Which lines in the entries below contain the string "seen"? Gather every one of them and copy each line in full.

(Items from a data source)
┄┄┄┄┄┄┄┄┄┄

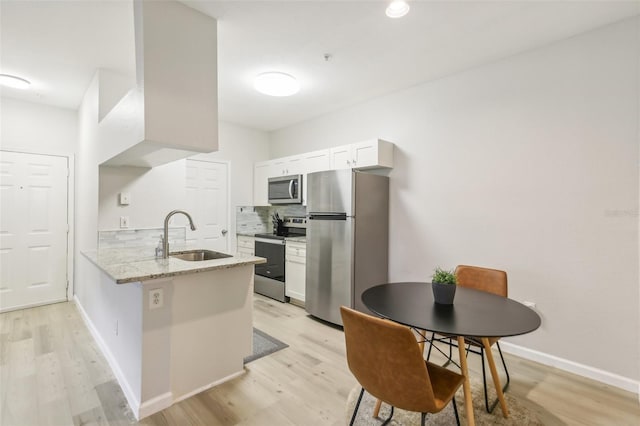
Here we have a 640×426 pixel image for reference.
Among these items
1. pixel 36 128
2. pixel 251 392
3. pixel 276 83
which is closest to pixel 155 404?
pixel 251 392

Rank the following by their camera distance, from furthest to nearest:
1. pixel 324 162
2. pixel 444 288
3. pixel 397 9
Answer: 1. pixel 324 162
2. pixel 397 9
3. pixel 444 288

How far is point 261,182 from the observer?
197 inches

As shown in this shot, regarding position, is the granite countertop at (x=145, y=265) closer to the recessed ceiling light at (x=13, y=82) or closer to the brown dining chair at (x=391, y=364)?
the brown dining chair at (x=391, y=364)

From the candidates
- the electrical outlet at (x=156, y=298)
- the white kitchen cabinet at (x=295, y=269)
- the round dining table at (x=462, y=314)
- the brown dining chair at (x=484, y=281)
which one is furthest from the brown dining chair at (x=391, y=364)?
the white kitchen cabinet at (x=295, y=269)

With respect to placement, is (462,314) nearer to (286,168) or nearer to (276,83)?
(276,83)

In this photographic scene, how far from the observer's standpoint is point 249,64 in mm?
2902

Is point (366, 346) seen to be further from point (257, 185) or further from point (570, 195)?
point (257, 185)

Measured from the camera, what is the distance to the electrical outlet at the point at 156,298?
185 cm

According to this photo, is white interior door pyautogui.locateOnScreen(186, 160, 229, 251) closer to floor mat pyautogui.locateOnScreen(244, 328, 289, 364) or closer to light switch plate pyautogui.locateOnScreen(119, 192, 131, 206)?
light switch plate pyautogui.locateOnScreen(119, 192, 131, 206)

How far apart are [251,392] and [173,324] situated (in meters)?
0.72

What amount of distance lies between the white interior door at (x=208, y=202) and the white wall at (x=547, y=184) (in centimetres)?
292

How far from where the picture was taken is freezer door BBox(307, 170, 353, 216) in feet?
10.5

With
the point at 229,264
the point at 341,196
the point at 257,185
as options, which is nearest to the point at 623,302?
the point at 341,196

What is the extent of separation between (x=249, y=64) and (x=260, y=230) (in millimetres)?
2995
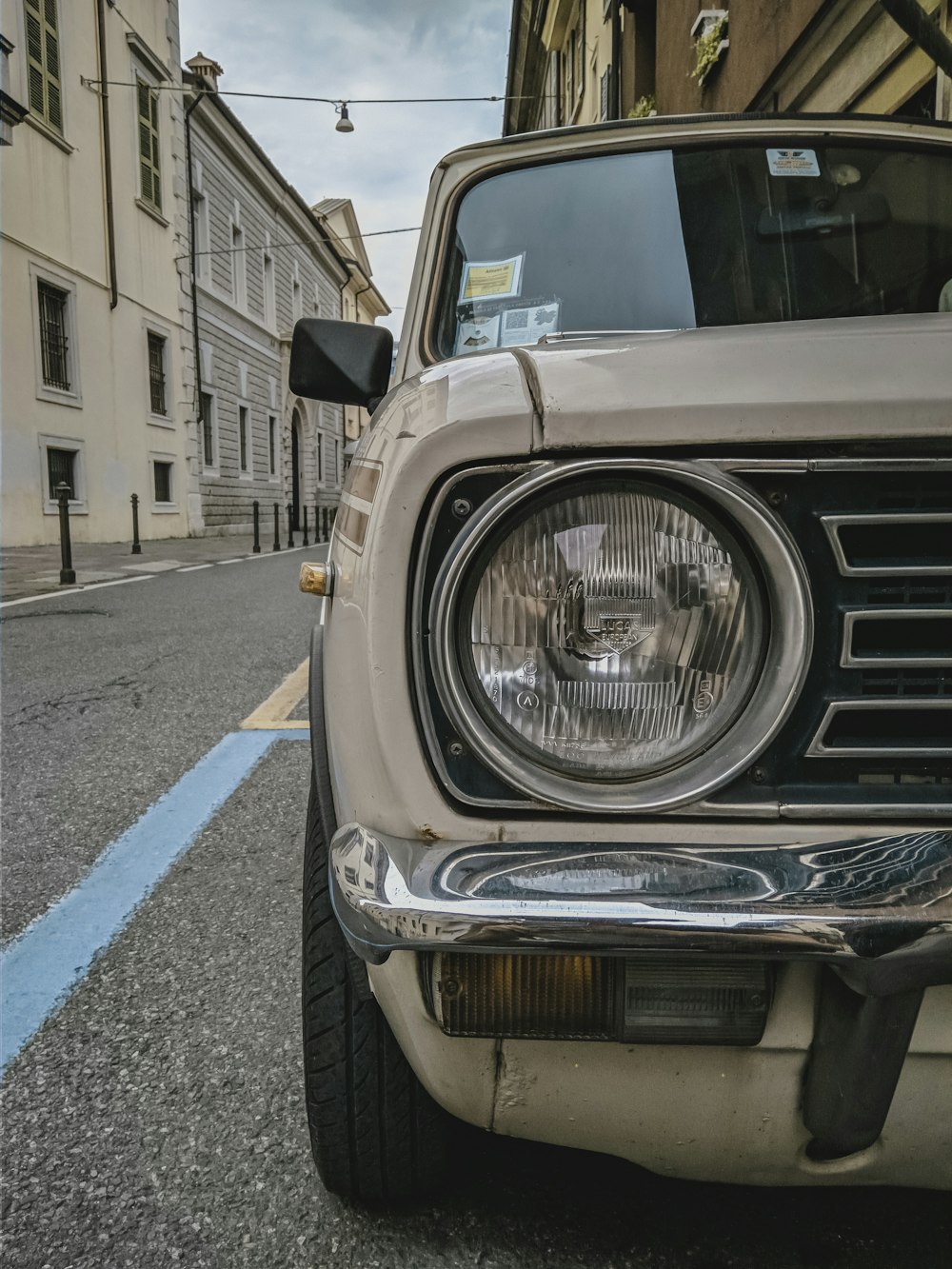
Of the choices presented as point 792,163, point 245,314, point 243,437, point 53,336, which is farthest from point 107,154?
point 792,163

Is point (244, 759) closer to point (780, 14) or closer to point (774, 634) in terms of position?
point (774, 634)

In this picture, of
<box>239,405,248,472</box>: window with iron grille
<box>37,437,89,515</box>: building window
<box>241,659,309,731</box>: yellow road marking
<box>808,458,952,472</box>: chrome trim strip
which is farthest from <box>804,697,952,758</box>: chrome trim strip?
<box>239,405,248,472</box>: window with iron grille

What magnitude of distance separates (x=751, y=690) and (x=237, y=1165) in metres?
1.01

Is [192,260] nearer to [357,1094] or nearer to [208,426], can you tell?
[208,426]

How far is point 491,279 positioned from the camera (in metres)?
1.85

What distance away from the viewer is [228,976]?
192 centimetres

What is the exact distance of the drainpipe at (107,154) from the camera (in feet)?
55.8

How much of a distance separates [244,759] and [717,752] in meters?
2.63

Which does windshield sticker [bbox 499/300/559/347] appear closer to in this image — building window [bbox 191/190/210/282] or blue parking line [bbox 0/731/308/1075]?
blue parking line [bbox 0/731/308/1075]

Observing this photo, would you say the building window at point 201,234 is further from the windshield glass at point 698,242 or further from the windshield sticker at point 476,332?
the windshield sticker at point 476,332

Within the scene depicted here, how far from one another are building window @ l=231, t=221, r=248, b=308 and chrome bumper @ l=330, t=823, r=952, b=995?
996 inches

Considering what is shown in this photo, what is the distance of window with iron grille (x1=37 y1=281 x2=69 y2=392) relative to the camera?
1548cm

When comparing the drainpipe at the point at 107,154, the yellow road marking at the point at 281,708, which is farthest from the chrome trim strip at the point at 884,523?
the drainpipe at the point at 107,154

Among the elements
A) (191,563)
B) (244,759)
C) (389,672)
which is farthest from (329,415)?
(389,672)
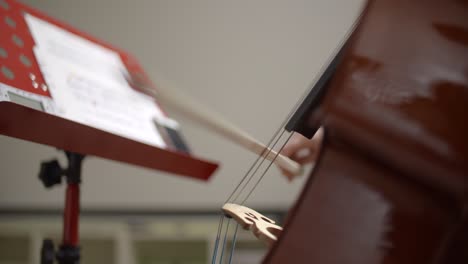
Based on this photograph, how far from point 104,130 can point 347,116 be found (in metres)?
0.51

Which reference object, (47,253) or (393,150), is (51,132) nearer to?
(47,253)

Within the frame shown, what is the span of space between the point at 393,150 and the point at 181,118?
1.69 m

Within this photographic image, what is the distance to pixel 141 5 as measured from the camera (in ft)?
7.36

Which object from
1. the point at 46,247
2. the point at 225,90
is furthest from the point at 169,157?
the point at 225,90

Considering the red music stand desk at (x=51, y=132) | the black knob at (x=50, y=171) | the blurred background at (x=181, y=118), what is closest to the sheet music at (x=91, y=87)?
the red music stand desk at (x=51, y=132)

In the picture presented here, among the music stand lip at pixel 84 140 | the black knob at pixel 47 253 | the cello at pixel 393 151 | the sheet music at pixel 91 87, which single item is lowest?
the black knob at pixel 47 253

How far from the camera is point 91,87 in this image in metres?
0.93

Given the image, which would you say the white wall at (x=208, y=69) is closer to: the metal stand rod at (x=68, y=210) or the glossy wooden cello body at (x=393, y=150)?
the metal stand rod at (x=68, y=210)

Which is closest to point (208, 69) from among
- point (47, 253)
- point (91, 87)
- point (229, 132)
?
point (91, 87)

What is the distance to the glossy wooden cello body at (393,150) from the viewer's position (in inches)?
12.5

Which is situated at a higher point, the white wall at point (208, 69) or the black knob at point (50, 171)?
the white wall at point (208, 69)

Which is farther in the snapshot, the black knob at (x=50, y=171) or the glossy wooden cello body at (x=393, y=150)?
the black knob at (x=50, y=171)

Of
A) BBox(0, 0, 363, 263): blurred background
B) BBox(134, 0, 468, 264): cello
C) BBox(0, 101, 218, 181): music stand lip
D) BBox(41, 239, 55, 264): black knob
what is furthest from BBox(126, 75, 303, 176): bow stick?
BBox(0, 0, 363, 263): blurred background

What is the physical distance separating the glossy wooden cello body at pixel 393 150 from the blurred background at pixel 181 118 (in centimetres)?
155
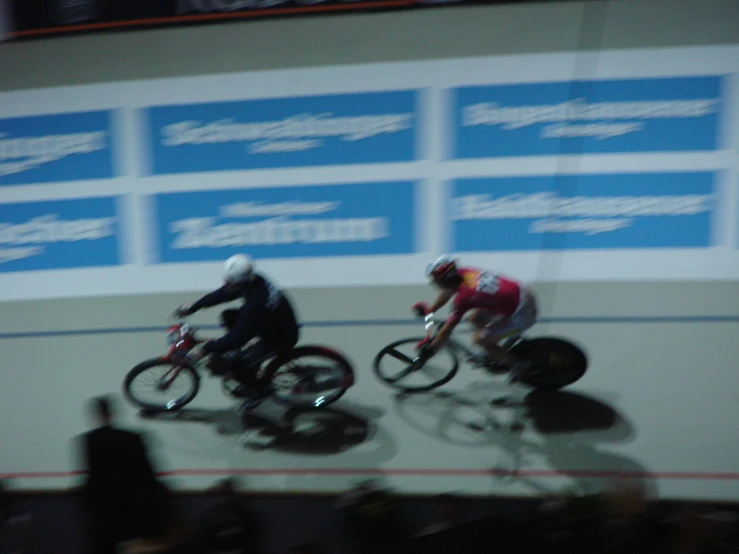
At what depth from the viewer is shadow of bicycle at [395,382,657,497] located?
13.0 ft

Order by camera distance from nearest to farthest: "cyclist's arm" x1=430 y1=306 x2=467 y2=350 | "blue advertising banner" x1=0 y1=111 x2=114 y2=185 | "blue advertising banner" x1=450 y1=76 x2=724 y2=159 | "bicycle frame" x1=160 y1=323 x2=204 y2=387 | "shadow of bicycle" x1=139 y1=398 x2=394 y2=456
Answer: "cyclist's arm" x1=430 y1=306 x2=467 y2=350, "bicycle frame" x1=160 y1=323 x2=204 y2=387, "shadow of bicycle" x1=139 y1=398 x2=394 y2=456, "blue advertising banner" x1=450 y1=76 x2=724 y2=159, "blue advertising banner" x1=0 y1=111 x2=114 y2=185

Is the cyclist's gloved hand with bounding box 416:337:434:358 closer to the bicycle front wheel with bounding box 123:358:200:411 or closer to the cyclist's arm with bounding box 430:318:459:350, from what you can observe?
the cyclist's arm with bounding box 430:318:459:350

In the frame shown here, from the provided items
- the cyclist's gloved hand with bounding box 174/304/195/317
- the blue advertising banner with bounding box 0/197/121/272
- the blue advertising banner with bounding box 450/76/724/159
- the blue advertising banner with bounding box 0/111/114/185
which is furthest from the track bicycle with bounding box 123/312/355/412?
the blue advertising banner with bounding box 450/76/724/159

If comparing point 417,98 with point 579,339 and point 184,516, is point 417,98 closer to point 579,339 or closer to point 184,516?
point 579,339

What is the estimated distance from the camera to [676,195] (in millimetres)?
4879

┄┄┄┄┄┄┄┄┄┄

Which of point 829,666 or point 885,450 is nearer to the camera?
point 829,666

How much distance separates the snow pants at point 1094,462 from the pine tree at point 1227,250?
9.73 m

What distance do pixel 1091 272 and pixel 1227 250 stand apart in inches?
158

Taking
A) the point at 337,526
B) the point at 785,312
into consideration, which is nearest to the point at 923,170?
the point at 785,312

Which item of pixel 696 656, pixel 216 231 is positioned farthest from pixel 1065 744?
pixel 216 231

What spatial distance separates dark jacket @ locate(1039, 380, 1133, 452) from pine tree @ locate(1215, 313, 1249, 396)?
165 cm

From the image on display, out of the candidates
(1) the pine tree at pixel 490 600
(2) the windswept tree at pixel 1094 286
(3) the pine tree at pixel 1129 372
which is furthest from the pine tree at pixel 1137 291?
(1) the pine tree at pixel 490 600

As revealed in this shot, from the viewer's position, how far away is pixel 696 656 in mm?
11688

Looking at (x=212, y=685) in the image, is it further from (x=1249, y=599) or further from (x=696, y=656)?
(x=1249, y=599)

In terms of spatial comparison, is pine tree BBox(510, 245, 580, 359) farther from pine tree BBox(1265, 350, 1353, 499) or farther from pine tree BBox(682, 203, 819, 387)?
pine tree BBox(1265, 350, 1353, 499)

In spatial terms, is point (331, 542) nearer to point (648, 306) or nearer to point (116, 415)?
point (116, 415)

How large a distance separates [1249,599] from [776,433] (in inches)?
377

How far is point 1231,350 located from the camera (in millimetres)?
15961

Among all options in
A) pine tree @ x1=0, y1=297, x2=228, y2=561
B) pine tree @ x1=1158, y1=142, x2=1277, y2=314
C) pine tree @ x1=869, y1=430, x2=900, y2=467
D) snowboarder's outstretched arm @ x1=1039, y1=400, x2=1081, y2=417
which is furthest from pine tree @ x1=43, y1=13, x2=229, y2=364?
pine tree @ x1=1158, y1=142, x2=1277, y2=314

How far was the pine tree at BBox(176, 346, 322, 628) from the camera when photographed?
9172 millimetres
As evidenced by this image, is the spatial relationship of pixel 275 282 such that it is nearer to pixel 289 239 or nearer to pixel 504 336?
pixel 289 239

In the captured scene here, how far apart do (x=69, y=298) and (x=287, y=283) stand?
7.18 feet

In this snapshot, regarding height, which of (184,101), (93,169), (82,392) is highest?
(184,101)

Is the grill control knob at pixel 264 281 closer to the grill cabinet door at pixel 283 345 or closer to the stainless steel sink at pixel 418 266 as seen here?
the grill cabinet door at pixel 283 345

┄┄┄┄┄┄┄┄┄┄

▸ EXPECTED OUTPUT
Is point (366, 346) seen to be further from point (257, 185) or further from point (570, 195)?
Is the grill control knob at pixel 264 281 closer to the grill cabinet door at pixel 283 345 or closer to the stainless steel sink at pixel 418 266 as seen here?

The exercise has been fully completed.